### [Exercise details]
Copy the passage of the blog post on blogging and sharing from "I am immensely" to "importantly, the learning.", word for word.

### [Text block]

I am immensely grateful to everyone who reads my blog and, particularly, to those who have interacted with me through it by pointing out what a fool I am sometimes or what a good idea that other thing was. Mostly the former, I have to admit.
This is precisely what is so good about Web 2.0: the reflection, the sharing, the collaboration and, most importantly, the learning.
This is why I find it so disheartening that some bloggers, who have spent a huge amount of time blogging about blogging and how beneficial to us all it is, suddenly start talking about there being too many bloggers diluting the conversation, or too many bloggers who fad on the latest gadget and don’t really care about the pedagogy behind it.
I, for one, don’t quote straight out of my doctoral thesis when writing a post. I don’t set out to teach, I set out to learn from the experience of writing about a topic and from you.
I am also capable of reaching my own conclusions about pedagogy and will not begrudge someone the fact that they blogged about the newest web gadget and did not write a dissertation about its pedagogical value: I am just happy that that person was willing to share that information with me, I can then decide whether it actually is of any use to me, without pretentiously criticising the format in which the information was delivered.

### [Dataset content]
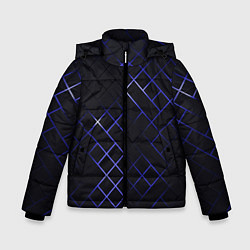 Куртка зимняя для мальчика Неоновые ромбы - текстура, цвет: 3D-черный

### [Your response]
I am immensely grateful to everyone who reads my blog and, particularly, to those who have interacted with me through it by pointing out what a fool I am sometimes or what a good idea that other thing was. Mostly the former, I have to admit.
This is precisely what is so good about Web 2.0: the reflection, the sharing, the collaboration and, most importantly, the learning.